Interdisciplinarity and research

Resumo:

O artigo trata em um primeiro plano da temática da interdisciplina-ridade, tendo como foco de análise as questões vinculadas ao tempo e às novas tecnologias. Em um segundo plano, a questão seria o espaço da interdisciplinaridade na atual organização universitária. Poderíamos pensar que na organização universitária construída no passado caberia uma inovação inédita, descolada da concepção especializada?

Palavras-chave:
Interdisciplinaridade; Especialização; Tecnologia

Abstract:

The article analyzes in a first step the theme of interdisciplinarity, focusing the issues of time and new technologies.
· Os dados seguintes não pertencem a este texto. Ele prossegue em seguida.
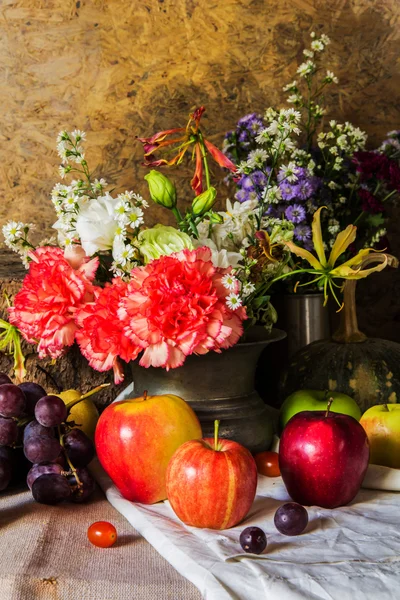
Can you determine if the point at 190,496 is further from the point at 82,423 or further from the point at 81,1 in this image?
the point at 81,1

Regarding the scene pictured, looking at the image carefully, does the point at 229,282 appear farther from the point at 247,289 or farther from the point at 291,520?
the point at 291,520

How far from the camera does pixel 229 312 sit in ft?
3.47

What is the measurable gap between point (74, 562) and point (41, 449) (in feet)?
0.80

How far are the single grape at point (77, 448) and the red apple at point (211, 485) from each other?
21cm

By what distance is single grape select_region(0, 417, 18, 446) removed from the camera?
1064 mm

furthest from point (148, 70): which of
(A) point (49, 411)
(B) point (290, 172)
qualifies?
(A) point (49, 411)

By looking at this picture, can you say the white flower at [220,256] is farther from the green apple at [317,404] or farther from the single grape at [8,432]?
the single grape at [8,432]

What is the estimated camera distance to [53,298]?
1.12 m

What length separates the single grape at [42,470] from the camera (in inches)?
41.3

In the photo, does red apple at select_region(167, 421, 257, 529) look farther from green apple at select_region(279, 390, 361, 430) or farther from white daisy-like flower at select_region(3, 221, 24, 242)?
white daisy-like flower at select_region(3, 221, 24, 242)

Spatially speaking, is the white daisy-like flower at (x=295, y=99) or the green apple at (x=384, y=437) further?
the white daisy-like flower at (x=295, y=99)

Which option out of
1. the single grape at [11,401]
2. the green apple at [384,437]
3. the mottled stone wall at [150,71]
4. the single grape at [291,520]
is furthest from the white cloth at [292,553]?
the mottled stone wall at [150,71]

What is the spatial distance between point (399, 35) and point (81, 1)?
33.7 inches

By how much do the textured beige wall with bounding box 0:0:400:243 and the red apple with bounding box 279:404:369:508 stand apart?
34.4 inches
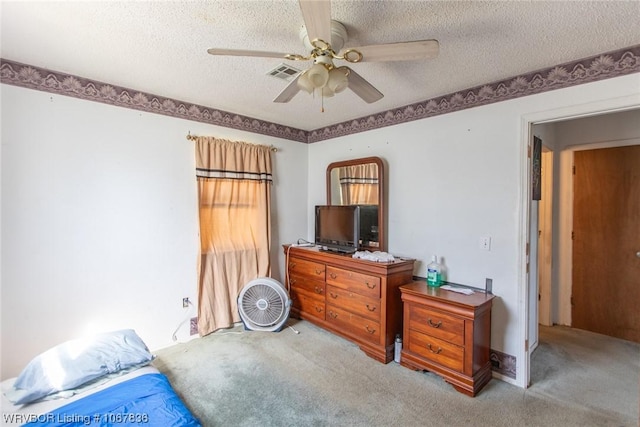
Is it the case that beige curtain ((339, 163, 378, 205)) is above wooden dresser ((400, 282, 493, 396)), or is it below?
above

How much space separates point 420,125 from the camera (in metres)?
2.97

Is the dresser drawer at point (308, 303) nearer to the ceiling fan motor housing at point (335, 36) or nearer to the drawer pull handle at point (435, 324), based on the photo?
the drawer pull handle at point (435, 324)

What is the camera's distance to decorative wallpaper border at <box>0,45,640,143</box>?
2.02 metres

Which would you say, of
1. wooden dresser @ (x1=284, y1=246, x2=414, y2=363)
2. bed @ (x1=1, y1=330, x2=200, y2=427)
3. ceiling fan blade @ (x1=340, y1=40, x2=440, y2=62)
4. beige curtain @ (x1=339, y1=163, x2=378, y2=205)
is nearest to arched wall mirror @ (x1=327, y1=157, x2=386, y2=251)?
beige curtain @ (x1=339, y1=163, x2=378, y2=205)

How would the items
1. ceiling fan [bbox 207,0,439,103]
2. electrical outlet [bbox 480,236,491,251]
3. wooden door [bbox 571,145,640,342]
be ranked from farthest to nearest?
1. wooden door [bbox 571,145,640,342]
2. electrical outlet [bbox 480,236,491,251]
3. ceiling fan [bbox 207,0,439,103]

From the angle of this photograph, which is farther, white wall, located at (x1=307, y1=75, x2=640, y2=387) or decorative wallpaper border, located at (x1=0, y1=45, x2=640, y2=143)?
white wall, located at (x1=307, y1=75, x2=640, y2=387)

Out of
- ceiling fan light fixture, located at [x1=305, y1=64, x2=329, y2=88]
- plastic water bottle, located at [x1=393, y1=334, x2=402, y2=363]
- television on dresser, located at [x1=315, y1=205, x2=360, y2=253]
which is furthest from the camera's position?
television on dresser, located at [x1=315, y1=205, x2=360, y2=253]

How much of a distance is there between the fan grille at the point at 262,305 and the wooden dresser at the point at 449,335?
1368 mm

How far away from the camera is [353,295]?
9.67 feet

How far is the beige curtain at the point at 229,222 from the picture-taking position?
3168 mm

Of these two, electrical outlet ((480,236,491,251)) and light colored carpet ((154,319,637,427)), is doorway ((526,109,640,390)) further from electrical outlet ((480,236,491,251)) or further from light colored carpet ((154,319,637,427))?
light colored carpet ((154,319,637,427))

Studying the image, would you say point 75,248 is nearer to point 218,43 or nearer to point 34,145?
point 34,145

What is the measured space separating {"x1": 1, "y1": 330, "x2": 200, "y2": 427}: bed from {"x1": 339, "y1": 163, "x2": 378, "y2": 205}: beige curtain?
2.44 meters

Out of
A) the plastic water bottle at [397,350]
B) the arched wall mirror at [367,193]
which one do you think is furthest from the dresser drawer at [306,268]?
the plastic water bottle at [397,350]
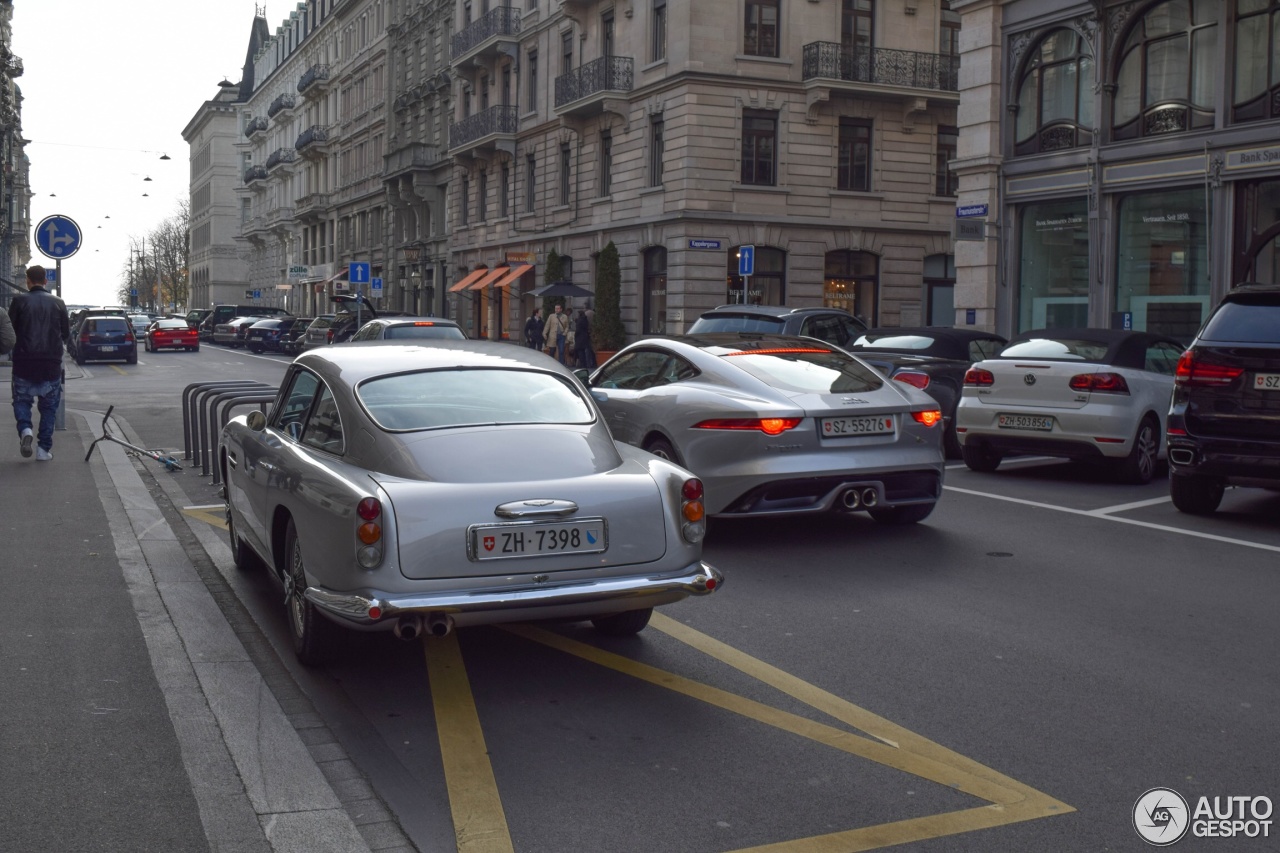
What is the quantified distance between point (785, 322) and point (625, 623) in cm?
1223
On a second moment, the article analyzes the connections between the interdisciplinary spaces in the current form of organization of the university. Is the contemporary structure of the university, grown up on a specialization basis, able to conduct itself an unprecedented renovation guided by the interdisciplinary cooperation, detached from its traditional specialist premise?

Keywords:
Interdisciplinarity; Specialization; Technologies

Preliminares

Um dos ecos das tecnologias contemporâneas pode ser antevisto no domínio da complexidade que demanda interpretações que perpassem explicações dadas por um único campo de conhecimento. A pesquisa interdisciplinar ocupa um espaço onde aparece todo um movimento de ideias que não estão vinculadas unicamente à proporcionalidade e à perspectiva, próprias de campos especializados do conhecimento. A pesquisa vinculada a uma concepção interdisciplinar deve estar em sintonia com a ideia de uma academia preocupada com questões que ultrapassam a visão da pesquisa especializada. A abertura ao diálogo, a quebra de barreira entre os diversos campos do saber deveria pautar o papel das universidades no mundo atual, o qual, como diz Paul Virilio (1993), vive sob o equilíbrio do ciclista.
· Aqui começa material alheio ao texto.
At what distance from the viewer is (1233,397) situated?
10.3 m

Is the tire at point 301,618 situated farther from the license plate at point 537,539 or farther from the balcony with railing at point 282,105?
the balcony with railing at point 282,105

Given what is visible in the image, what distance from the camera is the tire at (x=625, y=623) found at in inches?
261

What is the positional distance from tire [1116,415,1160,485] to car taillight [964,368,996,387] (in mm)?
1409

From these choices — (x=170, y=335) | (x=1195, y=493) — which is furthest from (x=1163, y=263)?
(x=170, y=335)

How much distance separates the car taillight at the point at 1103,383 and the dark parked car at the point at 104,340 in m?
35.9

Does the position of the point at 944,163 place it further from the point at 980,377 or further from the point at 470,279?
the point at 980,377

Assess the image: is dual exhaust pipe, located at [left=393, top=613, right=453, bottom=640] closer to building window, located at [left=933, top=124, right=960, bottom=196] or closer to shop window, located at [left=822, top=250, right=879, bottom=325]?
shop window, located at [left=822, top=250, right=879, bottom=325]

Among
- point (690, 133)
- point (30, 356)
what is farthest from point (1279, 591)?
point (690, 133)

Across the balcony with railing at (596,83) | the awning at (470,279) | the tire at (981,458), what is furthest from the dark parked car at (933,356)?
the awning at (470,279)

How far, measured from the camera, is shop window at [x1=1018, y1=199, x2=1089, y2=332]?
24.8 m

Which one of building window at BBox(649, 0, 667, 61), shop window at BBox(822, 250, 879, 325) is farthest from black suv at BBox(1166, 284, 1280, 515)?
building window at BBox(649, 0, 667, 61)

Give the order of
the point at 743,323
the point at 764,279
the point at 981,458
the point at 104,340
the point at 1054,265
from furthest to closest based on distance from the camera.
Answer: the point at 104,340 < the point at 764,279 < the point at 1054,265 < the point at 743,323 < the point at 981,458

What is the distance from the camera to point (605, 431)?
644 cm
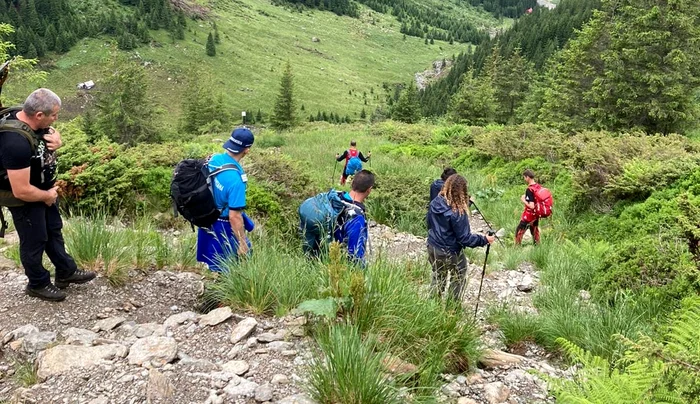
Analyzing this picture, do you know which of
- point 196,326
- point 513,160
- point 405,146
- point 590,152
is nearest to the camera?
point 196,326

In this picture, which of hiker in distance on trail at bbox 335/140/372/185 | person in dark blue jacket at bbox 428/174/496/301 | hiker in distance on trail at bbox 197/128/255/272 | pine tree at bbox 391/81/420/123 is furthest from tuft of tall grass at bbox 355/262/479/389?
pine tree at bbox 391/81/420/123

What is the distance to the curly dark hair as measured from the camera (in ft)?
18.0

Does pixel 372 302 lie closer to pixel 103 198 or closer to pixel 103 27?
pixel 103 198

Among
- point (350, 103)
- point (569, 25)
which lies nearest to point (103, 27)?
point (350, 103)

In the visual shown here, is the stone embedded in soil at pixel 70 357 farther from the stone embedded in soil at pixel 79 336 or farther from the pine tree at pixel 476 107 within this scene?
the pine tree at pixel 476 107

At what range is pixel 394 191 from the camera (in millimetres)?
12844

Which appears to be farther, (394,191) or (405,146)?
(405,146)

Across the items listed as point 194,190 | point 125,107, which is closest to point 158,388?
point 194,190

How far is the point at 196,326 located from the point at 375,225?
7.98 metres

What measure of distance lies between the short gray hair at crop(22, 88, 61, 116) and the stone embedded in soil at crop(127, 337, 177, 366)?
7.15ft

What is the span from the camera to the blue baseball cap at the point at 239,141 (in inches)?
181

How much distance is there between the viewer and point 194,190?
15.0ft

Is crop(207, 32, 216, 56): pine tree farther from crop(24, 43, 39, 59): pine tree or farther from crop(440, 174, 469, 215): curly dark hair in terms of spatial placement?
crop(440, 174, 469, 215): curly dark hair

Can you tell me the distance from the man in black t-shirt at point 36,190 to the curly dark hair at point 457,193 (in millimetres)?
4075
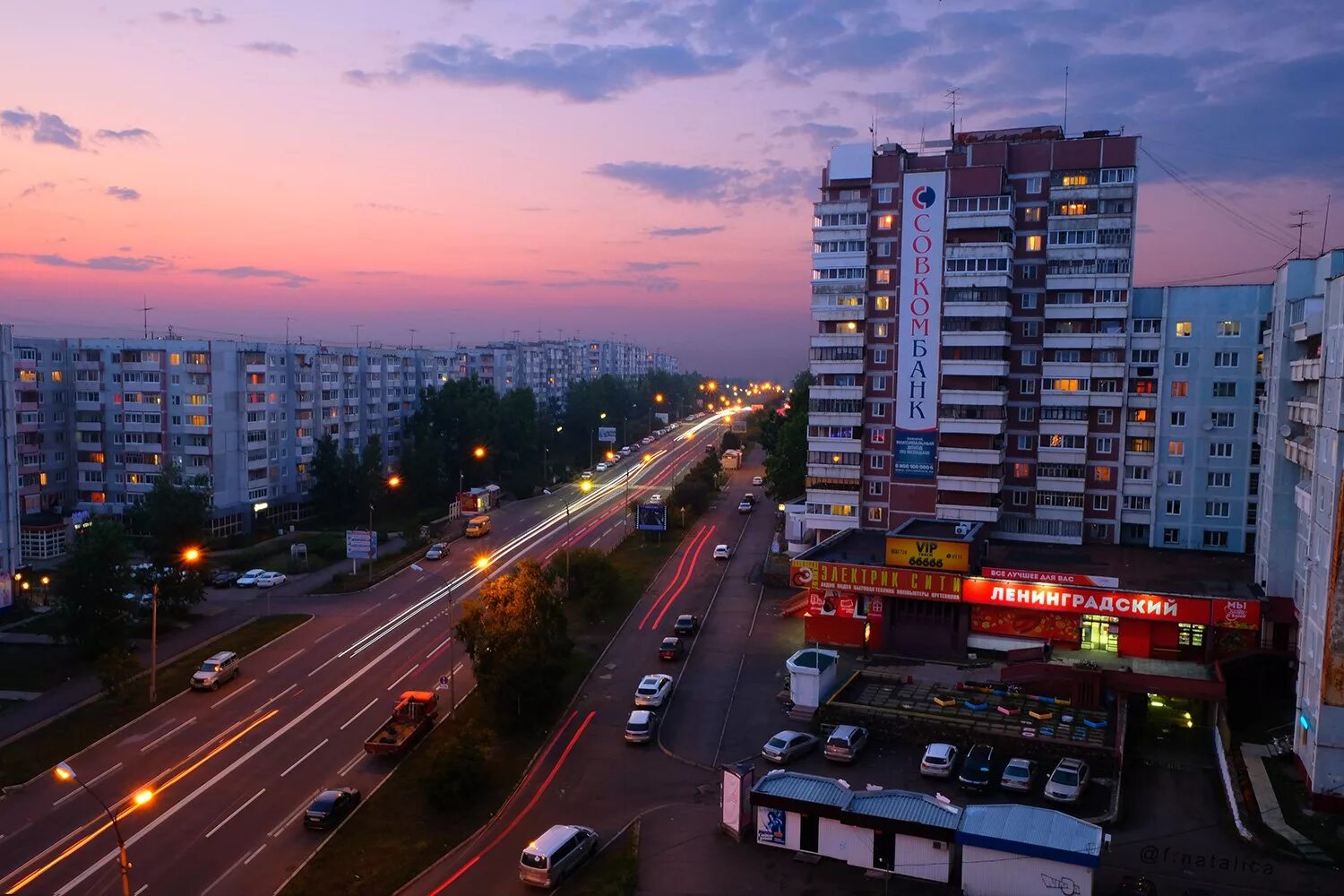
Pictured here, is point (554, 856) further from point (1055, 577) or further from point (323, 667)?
point (1055, 577)

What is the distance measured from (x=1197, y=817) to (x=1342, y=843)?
134 inches

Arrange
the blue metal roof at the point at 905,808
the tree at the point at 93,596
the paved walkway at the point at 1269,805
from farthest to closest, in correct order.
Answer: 1. the tree at the point at 93,596
2. the paved walkway at the point at 1269,805
3. the blue metal roof at the point at 905,808

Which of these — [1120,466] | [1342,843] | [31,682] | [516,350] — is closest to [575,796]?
[1342,843]

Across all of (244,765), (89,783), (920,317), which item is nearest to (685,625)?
(244,765)

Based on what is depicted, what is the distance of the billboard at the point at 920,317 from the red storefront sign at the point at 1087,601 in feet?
38.5

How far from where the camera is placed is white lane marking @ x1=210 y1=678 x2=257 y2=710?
117ft

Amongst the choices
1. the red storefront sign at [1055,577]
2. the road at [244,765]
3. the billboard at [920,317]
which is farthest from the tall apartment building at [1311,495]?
the road at [244,765]

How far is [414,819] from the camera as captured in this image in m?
27.4

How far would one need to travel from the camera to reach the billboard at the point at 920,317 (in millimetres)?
50500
Há uma questão fundamental a ser analisada: qual seria o espaço da interdisciplinaridade da atual organização universitária? Poderíamos pensar que na organização universitária construída no passado caberia uma inovação inédita, descolada da concepção especializada? Nesse aspecto a contribuição de Bhabha (1994BHABHA, Homi, K. O local da cultura. Belo Horizonte: Editora da UFMG, 1994., p. 304) parece importante. Relendo análises de Jameson, o autor chama a atenção, por exemplo, para “as superfícies simulacrais das instituições em geral e da mídia ou [para aquelas] práticas da indústria cultural que produzem investimentos libidinais de caráter mais narrativo”. O desafio, então, estaria em redefinir a relação do passado (continuidade), com um presente disjuntivo: encenando o passado como mito, memória, história, uma temporalidade interativa que reinscreve as “lições do passado” na textualidade do presente.
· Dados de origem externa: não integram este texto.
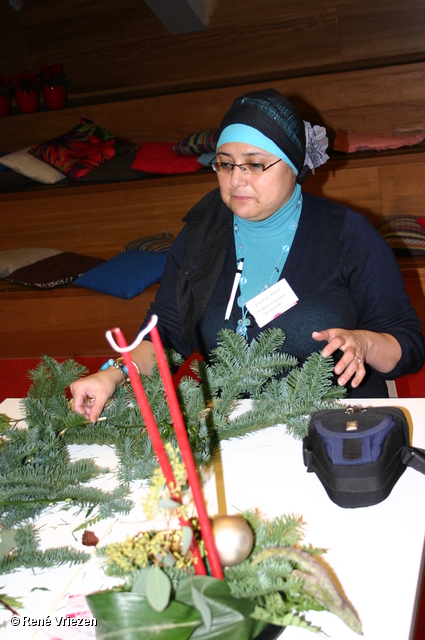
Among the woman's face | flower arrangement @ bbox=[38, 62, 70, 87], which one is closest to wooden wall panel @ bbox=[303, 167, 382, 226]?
the woman's face

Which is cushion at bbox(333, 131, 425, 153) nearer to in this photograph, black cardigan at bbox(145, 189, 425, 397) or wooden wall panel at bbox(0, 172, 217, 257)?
wooden wall panel at bbox(0, 172, 217, 257)

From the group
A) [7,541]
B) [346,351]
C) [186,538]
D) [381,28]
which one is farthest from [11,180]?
[186,538]

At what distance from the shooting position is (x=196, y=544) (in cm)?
71

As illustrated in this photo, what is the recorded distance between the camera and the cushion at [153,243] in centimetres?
376

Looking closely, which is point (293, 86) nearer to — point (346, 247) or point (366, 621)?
point (346, 247)

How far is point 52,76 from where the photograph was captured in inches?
190

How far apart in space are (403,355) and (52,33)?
460 cm

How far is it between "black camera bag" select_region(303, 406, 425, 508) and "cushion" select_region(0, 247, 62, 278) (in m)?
3.22

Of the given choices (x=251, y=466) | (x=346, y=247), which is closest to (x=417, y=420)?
(x=251, y=466)

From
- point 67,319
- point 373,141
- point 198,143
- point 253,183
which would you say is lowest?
point 67,319

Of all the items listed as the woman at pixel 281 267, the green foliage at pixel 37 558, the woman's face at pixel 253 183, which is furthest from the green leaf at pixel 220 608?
the woman's face at pixel 253 183

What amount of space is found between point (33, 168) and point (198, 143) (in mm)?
1174

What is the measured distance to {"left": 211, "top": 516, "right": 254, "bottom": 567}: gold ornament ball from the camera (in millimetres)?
776

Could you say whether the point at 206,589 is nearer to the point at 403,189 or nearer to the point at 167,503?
the point at 167,503
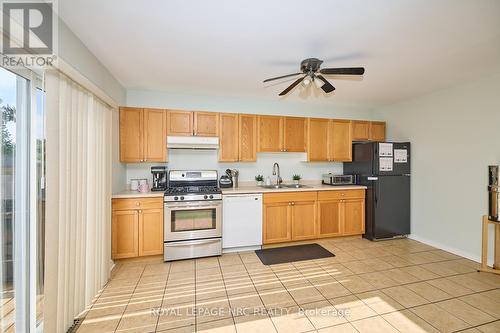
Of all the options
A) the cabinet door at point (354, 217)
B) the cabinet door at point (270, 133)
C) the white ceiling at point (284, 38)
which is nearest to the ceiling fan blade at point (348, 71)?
the white ceiling at point (284, 38)

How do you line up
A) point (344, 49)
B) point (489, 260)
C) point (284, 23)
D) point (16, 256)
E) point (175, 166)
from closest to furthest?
1. point (16, 256)
2. point (284, 23)
3. point (344, 49)
4. point (489, 260)
5. point (175, 166)

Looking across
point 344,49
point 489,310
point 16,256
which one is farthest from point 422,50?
point 16,256

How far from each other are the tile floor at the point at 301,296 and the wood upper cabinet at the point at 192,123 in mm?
1955

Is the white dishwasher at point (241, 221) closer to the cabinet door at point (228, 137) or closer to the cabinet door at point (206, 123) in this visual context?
the cabinet door at point (228, 137)

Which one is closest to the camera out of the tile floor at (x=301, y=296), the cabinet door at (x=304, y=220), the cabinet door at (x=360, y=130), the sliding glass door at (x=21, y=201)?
the sliding glass door at (x=21, y=201)

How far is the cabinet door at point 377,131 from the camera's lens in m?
4.46

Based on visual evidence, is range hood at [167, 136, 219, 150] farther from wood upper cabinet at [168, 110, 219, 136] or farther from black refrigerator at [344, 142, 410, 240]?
black refrigerator at [344, 142, 410, 240]

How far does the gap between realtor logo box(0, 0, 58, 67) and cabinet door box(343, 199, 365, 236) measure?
422 centimetres

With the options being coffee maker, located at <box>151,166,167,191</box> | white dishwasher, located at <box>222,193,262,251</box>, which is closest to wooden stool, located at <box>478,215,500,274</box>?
white dishwasher, located at <box>222,193,262,251</box>

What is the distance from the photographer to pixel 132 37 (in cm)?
208

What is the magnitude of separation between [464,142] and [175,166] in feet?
14.7

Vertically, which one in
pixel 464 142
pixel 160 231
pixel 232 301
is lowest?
pixel 232 301

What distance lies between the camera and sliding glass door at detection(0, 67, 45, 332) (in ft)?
4.90

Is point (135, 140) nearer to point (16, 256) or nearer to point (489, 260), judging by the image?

Interdisciplinaridade muitas perguntas e poucas respostas

Uma concepção que se dá conta da dimensão planetária dos conflitos atuais poderá fazer frente à complexidade de nosso mundo e ao desafio contemporâneo de autodestruição material e espiritual das sociedades. Essas primeiras palavras dos cientistas Lima de Freitas, Edgar Morin e Basarab Nicolescu, que elaboraram o documento A carta de transdisciplinaridade, adotada no Primeiro Congresso Mundial da Transdisciplinaridade, realizado em Portugal, em novembro 1994, permitem refletir sobre os vários riscos que sofre a sociedade contemporânea. A vida está fortemente ameaçada por uma tecnociência triunfante que obedece apenas à lógica assustadora da eficácia pela eficácia. Para além deste aspecto a expansão do conhecimento levou ao surgimento de várias formas de pesquisa que ampliaram de forma significativa todos os campos do saber. Entre os debates, sobre essas novas formas de pesquisa e produção de conhecimento, que ocuparam lugar de destaque na comunidade científica muitos conceitos foram criados. Os mais difundidos e discutidos foram: interdisciplinaridade e multidisciplinaridade. Mais recentemente o conceito de transdisciplinaridade também se faz presente nessas discussões. Podemos pensá-los como multidimensionais. Levando em conta as concepções do tempo e da história, esses conceitos não excluem a existência de um horizonte trans-histórico.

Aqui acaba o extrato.